The 4 POPs above are thought to be obsolete in Australia. The DCCEEW intends to verify whether they are still entering the Australian market and how they are currently used and disposed of according to the information provided. Such information will also help the authority develop draft scheduling decisions and risk management approaches for the 4 POPs under the Industrial Chemicals Environment Management Standard - IChEMS1. Any related information is welcome before September 19, 2022.

IChEMS and IChEMS Register

IChEMS is a national approach to managing chemical use, storage, handling and disposal in Australia, which will provide more consistent regulation and make it easier for the industry to choose less harmful chemicals. As per the Industrial Chemicals Environmental Management (Register) Act 20212, which is the supporting regulation for the IChEMS to manage the ongoing use, handling and disposal of industrial chemicals in the country, industrial chemicals circulated in Australia will be listed on the IChEMS Register in 7 schedules based on their environmental risks.

In March 2022, a roadmap to deliver the IChEMS was released (CL news). Chemicals that are listed in international conventions and are not consistently controlled in Australia will be given priority for categorization and scheduling. The international conventions of most interest are:

  • Stockholm Convention on Persistent Organic Pollutants;

  • Minamata Convention on Mercury; and

  • Rotterdam Convention on the Prior Informed Consent Procedure for Certain Hazardous Chemicals and Pesticides in International Trade.

Things planned to be done under the IChEMS from October 2022 to December 2022:

  1. Calling for information on other POPs listed in Stockholm Convention;

  2. Consulting on the draft IChEMS scheduling decisions for pentachlorobenzene (PeCB), hexabromobiphenyl (HBB), hexachlorobutadiene (HCBD) and polychlorinated naphthalenes (PCN);

  3. Consulting on draft IChEMS scheduling decisions for chemicals with an AICIS assessment certificate;

  4. Consulting on draft IChEMS scheduling decisions for low-risk chemicals assessed under the AICIS3 and the Evaluation Rolling Action Plan4; and

  5. Establishing the public IChEMS Register.

**Extracted records**
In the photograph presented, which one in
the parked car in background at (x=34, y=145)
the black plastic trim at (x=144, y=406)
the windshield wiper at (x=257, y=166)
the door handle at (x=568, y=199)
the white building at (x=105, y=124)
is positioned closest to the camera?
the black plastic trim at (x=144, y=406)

**Short task**
Answer these questions using the text on Australia's IChEMS:
1. Before what date is related information on the 4 POPs welcome?
2. In how many schedules will industrial chemicals be listed on the IChEMS Register?
3. In what month and year was the roadmap to deliver the IChEMS released?

**Response to this task**
1. September 19, 2022
2. 7
3. March 2022